→ TASK GOAL
In the forum post below about reading a large file from a network drive, what network utilization did the poster see when copying the same file through Windows Explorer?

→ DOCUMENT
Reputation: 1246
Im having an interesting problem with reading a large file (~400 mb) that's on a network drive. Orginally, I fed the full network address into a FileInfo and used the CopyTo function to transfer it to a local temp drive and then read it. This seems to work okay, its not slow but its not fast - just meh. The CopyTo function would get the computer running the program's network utilization consistantly up above 50%, which is pretty good.
In order to speed up the process I tried to read the network file directly into a Memory Stream to cut out the middle man so to speak. When I tried this (using the asynchronous copy pattern described here), it is hilariously slow. My network utilization never even tops 2% - its almost like something is throttling me. FYI, I watched my network utilization when directly copying the same file via windows explorer and it hit like 80-90%... not sure what's happening here. Below is the asynchronous copy code I used:
string line;
List<string> results = new List<string>();
Parser parser = new Parser(QuerySettings.SelectedFilters, QuerySettings.SearchTerms,
QuerySettings.ExcludedTerms, QuerySettings.HighlightedTerms);
byte[] ActiveBuffer = new byte[60 * 1024];
byte[] BackBuffer = new byte[60 * 1024];
byte[] WriteBuffer = new byte[60 * 1024];
MemoryStream memStream = new MemoryStream();
FileStream fileStream = new FileStream(fullPath, FileMode.Open, FileSystemRights.Read, FileShare.None, 60 * 1024, FileOptions.SequentialScan);
int Readed = 0;
IAsyncResult ReadResult;
IAsyncResult WriteResult;
ReadResult = fileStream.BeginRead(ActiveBuffer, 0, ActiveBuffer.Length, null, null);
do
{
Readed = fileStream.EndRead(ReadResult);
WriteResult = memStream.BeginWrite(ActiveBuffer, 0, Readed, null, null);
WriteBuffer = ActiveBuffer;
if (Readed > 0)
{
ReadResult = fileStream.BeginRead(BackBuffer, 0, BackBuffer.Length, null, null);
BackBuffer = Interlocked.Exchange(ref ActiveBuffer, BackBuffer);
}
memStream.EndWrite(WriteResult);
}
while (Readed > 0);
StreamReader streamReader = new StreamReader(memStream);
while ((line = streamReader.ReadLine()) != null)
{
if (parser.ParseResults(line))

→ EXTRACTED ENTRIES
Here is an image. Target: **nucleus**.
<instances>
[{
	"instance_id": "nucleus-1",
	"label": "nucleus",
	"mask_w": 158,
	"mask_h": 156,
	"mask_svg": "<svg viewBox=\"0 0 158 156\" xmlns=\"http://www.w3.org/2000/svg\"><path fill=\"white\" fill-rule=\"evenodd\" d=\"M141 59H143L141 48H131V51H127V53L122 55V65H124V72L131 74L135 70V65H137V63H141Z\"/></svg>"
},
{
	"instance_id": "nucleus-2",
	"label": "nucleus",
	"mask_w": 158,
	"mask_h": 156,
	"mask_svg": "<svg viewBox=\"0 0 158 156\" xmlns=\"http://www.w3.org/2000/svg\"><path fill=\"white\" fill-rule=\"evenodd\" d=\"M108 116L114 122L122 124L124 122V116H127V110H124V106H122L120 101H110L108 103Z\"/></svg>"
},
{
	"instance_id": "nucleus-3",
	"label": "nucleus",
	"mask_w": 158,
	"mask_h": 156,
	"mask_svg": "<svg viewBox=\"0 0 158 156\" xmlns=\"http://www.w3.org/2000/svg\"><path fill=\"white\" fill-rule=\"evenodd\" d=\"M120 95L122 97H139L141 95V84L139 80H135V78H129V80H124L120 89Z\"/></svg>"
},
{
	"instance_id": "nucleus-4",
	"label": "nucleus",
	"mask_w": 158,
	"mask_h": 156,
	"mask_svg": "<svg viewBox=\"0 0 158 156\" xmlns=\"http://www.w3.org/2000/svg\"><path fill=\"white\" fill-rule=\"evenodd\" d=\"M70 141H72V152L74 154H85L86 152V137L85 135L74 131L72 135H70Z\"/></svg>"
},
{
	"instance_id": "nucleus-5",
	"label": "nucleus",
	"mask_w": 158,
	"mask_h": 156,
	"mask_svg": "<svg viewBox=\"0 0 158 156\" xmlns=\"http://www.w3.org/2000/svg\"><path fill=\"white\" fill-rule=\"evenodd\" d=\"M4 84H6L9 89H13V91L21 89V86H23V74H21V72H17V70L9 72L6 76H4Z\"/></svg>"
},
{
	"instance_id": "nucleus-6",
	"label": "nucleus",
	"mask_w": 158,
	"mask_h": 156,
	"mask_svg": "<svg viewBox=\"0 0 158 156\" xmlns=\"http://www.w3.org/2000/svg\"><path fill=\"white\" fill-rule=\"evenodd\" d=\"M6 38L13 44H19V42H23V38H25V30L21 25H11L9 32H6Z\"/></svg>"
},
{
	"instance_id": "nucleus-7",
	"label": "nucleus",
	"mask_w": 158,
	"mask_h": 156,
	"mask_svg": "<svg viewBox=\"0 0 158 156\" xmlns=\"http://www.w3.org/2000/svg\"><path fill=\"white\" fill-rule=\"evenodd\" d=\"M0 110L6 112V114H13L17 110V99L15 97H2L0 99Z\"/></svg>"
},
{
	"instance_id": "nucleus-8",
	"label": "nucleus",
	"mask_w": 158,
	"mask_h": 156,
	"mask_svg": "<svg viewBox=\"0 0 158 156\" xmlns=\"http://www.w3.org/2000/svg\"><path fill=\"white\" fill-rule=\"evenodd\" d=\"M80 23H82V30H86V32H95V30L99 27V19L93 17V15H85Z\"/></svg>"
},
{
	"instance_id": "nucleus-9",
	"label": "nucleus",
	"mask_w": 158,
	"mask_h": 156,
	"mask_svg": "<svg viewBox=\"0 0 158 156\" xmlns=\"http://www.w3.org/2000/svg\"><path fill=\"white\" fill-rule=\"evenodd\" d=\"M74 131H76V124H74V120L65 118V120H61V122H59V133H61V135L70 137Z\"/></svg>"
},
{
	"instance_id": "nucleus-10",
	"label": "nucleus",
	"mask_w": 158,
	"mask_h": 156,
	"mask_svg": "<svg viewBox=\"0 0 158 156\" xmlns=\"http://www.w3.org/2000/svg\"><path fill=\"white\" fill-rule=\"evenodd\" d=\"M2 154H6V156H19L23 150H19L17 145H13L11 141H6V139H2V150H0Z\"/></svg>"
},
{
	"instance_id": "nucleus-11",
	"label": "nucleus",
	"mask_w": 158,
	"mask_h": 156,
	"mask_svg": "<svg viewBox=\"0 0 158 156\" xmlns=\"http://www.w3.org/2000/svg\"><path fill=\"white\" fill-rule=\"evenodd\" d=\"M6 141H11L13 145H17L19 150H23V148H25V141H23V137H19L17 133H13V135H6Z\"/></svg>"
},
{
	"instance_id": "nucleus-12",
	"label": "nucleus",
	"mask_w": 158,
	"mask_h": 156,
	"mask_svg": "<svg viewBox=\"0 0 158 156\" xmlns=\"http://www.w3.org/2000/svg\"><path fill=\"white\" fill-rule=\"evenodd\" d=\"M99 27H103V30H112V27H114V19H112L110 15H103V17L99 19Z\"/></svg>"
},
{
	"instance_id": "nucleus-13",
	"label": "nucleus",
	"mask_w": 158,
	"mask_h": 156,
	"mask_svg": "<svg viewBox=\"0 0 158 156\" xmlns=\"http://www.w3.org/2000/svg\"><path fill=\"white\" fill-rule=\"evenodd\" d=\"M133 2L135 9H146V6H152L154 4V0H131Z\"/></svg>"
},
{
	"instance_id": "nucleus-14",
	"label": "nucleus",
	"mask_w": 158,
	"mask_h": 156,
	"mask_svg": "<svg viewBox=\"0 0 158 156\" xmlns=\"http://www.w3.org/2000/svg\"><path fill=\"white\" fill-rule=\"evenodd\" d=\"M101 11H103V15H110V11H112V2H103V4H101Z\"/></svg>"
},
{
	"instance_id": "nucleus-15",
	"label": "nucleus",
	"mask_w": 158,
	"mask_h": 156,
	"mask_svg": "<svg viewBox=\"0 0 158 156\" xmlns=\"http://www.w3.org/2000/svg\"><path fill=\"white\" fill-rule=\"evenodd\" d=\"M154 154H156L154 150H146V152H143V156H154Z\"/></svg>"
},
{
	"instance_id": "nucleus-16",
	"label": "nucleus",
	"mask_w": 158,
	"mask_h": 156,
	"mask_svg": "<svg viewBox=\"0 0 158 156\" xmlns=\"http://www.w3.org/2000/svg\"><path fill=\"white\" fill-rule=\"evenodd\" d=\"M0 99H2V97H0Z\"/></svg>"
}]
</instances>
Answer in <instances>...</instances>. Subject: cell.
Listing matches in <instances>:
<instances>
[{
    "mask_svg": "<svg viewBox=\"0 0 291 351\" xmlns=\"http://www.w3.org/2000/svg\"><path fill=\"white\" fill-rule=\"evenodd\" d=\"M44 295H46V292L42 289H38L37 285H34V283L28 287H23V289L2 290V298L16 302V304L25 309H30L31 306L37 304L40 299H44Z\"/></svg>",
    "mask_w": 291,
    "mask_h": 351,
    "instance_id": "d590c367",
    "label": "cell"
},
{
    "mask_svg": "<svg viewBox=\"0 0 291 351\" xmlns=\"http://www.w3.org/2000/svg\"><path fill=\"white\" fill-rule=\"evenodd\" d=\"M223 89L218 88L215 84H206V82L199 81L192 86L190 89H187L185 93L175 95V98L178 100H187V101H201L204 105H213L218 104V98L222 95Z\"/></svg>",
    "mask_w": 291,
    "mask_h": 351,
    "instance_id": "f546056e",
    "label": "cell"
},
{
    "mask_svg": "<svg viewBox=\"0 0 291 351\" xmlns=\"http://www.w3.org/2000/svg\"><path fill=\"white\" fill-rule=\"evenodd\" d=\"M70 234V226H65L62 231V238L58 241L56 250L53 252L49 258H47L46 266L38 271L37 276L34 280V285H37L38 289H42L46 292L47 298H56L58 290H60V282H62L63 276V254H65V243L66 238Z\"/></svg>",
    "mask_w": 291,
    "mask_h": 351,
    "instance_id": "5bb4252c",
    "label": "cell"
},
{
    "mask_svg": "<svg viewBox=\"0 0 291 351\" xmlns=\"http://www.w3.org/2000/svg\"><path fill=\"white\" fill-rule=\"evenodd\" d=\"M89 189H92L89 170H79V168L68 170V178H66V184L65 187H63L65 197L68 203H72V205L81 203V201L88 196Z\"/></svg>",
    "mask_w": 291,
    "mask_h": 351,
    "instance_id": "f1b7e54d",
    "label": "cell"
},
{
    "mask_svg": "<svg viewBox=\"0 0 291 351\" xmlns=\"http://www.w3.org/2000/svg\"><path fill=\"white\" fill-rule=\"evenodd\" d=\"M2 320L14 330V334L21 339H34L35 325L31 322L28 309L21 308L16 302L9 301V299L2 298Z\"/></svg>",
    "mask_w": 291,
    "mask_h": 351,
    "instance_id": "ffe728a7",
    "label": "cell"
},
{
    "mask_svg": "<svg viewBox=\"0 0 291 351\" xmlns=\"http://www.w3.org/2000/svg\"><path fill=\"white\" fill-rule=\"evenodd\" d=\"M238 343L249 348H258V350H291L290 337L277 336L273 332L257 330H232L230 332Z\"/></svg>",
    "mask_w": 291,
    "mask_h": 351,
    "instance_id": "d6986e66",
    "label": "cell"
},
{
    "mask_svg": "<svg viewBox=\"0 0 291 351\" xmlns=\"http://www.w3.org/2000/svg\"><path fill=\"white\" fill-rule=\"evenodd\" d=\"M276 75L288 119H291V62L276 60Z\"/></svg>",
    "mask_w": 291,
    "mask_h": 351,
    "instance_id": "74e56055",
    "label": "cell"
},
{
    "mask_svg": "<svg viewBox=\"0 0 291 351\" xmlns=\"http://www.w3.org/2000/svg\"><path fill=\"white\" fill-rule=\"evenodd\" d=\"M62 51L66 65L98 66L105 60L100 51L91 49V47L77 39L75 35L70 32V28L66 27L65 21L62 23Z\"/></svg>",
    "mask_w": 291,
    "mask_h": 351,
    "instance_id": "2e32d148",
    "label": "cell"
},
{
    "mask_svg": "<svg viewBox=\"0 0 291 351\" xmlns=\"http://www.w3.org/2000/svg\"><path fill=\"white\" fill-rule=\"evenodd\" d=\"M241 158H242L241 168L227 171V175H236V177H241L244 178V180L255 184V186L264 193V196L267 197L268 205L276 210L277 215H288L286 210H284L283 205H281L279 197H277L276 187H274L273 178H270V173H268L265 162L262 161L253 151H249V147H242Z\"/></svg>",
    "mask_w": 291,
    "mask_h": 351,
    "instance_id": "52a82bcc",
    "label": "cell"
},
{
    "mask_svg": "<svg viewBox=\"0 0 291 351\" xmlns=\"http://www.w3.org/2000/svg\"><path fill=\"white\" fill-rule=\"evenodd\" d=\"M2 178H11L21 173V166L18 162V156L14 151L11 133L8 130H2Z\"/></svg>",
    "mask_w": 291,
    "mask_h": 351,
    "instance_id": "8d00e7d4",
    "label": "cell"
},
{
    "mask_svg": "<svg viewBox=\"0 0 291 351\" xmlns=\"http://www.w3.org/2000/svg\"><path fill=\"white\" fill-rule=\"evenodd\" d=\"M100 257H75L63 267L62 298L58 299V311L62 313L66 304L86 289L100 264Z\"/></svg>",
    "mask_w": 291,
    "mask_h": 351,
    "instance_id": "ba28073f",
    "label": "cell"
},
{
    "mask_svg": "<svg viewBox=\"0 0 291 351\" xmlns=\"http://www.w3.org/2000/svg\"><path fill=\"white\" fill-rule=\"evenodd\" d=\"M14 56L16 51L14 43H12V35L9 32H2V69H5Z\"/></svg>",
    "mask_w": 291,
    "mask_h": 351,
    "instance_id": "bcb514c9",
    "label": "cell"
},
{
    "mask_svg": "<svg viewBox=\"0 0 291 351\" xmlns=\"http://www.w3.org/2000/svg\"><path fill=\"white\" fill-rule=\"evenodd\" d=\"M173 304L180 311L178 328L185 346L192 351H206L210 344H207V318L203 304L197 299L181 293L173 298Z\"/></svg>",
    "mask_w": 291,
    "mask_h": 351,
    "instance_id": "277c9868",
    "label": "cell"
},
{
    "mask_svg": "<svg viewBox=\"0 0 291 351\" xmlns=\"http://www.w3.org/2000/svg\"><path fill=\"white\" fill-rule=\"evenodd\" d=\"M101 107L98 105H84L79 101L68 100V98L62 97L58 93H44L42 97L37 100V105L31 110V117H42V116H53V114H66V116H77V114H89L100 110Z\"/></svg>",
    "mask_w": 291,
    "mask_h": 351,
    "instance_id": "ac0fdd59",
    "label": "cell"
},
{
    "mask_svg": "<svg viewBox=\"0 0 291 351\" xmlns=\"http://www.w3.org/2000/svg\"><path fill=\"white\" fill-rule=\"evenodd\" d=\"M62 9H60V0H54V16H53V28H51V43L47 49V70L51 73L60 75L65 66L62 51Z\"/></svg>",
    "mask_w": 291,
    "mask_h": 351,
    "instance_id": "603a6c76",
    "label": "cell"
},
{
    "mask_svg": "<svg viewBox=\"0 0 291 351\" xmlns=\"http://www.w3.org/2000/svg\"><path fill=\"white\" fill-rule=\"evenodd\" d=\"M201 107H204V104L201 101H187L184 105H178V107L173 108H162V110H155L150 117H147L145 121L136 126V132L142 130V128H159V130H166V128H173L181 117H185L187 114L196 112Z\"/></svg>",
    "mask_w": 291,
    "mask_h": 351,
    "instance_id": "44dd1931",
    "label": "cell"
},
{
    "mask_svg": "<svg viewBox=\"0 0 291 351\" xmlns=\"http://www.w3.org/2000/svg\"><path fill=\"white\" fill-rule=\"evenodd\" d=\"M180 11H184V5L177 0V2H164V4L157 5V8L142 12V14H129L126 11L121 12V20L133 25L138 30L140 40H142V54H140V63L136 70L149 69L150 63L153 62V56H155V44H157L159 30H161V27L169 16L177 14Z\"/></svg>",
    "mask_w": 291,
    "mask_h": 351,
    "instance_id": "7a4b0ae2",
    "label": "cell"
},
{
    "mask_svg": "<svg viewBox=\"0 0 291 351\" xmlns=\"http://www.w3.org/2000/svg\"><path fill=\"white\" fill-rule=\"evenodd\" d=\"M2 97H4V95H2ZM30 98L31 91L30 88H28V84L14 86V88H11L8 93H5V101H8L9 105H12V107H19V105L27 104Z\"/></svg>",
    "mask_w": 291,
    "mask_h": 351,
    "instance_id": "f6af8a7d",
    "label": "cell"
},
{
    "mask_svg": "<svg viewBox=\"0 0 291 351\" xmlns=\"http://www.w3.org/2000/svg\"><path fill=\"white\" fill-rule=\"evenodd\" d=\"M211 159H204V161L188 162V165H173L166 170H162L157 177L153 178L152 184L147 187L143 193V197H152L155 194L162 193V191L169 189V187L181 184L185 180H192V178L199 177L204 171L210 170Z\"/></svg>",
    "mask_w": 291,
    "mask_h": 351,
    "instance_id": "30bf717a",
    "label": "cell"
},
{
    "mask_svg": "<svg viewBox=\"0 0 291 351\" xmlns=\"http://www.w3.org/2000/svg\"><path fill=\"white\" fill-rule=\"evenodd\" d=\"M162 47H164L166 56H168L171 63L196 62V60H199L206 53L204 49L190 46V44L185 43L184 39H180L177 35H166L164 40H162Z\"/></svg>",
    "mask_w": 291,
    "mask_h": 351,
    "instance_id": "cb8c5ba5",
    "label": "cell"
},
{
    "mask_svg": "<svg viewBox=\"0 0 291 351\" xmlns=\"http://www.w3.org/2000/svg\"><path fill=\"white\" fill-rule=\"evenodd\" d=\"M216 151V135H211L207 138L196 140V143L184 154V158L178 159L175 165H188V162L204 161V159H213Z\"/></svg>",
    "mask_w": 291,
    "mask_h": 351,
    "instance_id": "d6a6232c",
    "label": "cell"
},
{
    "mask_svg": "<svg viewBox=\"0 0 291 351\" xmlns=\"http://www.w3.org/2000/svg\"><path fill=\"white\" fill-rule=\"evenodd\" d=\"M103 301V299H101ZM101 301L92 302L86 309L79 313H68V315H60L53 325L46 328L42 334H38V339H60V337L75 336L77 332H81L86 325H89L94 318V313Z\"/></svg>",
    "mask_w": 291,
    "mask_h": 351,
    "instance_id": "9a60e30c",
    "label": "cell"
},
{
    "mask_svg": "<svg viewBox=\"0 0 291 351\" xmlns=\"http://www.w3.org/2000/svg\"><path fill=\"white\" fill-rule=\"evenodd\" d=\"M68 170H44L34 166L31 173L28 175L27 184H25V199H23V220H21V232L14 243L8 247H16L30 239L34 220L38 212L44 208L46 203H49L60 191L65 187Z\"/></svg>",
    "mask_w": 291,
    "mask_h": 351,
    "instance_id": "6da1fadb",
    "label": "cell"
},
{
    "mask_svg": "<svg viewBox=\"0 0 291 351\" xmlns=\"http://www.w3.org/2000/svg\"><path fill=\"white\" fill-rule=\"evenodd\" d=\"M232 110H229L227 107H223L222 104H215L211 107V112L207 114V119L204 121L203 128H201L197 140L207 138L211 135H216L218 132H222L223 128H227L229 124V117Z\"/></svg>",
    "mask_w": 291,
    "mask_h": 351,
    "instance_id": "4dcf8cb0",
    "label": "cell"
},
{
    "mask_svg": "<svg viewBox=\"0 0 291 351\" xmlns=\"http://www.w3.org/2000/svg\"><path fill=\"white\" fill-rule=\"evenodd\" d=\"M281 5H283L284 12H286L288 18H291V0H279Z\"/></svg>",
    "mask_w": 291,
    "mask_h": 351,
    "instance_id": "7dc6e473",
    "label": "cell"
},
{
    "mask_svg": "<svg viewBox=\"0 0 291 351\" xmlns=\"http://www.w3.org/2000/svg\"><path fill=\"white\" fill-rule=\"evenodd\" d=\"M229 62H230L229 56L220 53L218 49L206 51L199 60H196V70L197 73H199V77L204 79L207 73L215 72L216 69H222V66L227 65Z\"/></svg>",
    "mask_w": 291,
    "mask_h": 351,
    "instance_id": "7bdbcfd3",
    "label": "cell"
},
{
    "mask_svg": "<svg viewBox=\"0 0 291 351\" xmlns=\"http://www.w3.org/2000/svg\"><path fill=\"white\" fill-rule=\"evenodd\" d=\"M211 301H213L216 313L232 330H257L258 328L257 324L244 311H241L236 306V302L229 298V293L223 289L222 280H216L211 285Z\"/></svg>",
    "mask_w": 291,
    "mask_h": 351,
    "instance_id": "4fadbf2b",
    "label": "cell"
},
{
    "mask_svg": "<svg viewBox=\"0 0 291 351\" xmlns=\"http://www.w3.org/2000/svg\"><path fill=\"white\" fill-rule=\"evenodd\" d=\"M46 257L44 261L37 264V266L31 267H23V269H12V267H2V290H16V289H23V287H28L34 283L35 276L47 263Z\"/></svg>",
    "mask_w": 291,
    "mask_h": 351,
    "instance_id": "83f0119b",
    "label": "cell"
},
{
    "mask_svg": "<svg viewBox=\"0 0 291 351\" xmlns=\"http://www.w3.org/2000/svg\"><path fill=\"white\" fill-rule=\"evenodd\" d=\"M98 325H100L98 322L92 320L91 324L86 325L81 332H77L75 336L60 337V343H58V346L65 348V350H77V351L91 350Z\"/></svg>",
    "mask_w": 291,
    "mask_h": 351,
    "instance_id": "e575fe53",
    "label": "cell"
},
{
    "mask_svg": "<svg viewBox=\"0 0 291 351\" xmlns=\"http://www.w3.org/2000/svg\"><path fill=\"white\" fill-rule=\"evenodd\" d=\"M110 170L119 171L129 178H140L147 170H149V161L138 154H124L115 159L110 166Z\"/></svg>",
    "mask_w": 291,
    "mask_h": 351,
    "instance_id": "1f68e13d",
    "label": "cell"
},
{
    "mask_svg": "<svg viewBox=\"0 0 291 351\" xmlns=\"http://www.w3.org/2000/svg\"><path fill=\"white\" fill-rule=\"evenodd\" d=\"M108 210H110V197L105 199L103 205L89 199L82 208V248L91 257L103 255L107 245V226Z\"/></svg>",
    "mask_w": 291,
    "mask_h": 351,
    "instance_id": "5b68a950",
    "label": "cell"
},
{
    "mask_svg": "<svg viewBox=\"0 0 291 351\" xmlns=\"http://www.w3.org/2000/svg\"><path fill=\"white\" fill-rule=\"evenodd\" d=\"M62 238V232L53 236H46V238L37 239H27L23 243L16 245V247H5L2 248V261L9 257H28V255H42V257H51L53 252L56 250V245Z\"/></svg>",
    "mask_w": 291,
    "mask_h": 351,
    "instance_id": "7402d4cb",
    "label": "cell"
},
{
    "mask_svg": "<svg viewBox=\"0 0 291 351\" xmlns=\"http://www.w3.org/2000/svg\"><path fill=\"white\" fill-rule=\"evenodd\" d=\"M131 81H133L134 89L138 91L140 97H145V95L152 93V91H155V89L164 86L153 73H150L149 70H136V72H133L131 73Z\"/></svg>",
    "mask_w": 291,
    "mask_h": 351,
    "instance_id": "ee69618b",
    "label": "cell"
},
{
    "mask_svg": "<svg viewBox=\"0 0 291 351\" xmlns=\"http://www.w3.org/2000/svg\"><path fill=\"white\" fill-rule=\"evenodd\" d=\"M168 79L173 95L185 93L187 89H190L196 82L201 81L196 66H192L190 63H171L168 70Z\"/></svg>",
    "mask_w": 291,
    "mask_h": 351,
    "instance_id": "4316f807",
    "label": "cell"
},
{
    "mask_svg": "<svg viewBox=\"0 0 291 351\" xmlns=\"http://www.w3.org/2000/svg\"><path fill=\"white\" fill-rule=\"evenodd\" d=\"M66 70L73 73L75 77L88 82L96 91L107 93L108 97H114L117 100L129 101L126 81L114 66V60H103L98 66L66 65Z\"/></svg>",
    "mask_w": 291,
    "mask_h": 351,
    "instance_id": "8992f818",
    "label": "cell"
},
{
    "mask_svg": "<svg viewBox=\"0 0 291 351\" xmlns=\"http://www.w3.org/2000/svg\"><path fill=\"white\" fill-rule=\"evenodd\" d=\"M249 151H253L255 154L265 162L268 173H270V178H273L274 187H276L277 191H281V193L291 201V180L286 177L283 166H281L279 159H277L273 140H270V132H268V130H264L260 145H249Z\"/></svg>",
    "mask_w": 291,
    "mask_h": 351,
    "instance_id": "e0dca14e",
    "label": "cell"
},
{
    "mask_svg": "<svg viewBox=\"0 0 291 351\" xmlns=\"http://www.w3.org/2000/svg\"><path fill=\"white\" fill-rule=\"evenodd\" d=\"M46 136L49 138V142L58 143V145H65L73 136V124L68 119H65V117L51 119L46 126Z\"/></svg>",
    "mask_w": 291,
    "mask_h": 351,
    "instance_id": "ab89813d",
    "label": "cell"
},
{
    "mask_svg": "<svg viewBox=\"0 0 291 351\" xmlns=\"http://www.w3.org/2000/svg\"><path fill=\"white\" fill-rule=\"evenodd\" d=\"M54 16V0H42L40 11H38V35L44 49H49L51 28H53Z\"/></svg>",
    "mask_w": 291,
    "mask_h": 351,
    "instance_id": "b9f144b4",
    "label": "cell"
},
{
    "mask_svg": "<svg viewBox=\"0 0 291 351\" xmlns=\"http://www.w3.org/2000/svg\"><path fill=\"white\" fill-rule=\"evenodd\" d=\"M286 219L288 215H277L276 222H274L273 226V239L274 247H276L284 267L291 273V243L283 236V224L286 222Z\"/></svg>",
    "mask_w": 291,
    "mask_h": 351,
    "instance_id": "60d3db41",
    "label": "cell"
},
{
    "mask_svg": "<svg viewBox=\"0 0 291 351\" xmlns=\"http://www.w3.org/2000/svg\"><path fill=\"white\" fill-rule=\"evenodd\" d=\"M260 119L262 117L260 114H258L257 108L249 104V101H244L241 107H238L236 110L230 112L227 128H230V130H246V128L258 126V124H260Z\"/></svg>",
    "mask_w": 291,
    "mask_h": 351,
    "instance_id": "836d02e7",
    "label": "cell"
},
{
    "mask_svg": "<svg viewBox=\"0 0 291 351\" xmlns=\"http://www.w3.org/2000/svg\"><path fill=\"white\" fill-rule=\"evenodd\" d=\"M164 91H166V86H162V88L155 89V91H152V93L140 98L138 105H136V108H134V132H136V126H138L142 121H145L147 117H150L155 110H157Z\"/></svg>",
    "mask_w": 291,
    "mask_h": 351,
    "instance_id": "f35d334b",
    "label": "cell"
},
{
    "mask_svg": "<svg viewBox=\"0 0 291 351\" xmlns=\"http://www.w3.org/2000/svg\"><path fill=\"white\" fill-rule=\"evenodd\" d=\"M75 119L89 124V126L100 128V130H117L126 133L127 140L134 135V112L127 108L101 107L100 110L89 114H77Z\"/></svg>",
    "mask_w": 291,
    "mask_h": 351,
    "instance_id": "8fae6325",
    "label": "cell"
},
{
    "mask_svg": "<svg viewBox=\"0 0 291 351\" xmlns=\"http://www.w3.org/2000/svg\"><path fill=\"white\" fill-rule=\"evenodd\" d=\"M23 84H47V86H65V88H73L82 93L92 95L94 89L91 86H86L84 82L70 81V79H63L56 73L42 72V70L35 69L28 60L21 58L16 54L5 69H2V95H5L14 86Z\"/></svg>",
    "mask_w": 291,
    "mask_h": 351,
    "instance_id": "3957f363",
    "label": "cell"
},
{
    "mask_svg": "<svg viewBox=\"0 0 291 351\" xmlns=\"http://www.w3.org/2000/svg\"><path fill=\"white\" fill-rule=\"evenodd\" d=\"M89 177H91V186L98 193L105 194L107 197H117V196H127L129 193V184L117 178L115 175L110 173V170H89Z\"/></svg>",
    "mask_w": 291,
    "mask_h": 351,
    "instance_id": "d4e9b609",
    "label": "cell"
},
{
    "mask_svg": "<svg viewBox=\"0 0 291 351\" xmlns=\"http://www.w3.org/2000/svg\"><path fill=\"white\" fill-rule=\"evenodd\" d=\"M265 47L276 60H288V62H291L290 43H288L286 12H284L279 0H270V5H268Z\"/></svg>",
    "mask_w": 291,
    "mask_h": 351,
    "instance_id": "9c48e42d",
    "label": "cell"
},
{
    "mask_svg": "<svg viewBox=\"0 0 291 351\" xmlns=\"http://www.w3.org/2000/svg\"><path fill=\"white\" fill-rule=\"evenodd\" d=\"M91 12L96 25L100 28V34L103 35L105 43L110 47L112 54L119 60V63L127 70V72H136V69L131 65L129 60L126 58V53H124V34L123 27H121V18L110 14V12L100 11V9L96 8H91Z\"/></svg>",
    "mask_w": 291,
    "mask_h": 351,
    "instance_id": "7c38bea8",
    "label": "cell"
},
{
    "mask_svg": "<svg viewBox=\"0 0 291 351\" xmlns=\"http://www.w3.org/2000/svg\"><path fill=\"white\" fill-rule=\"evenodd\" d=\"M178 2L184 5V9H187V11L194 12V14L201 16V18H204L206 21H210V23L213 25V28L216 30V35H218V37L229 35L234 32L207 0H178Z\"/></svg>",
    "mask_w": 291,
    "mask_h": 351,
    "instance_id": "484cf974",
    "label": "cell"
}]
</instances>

→ FINISHED EXERCISE
About 80–90%.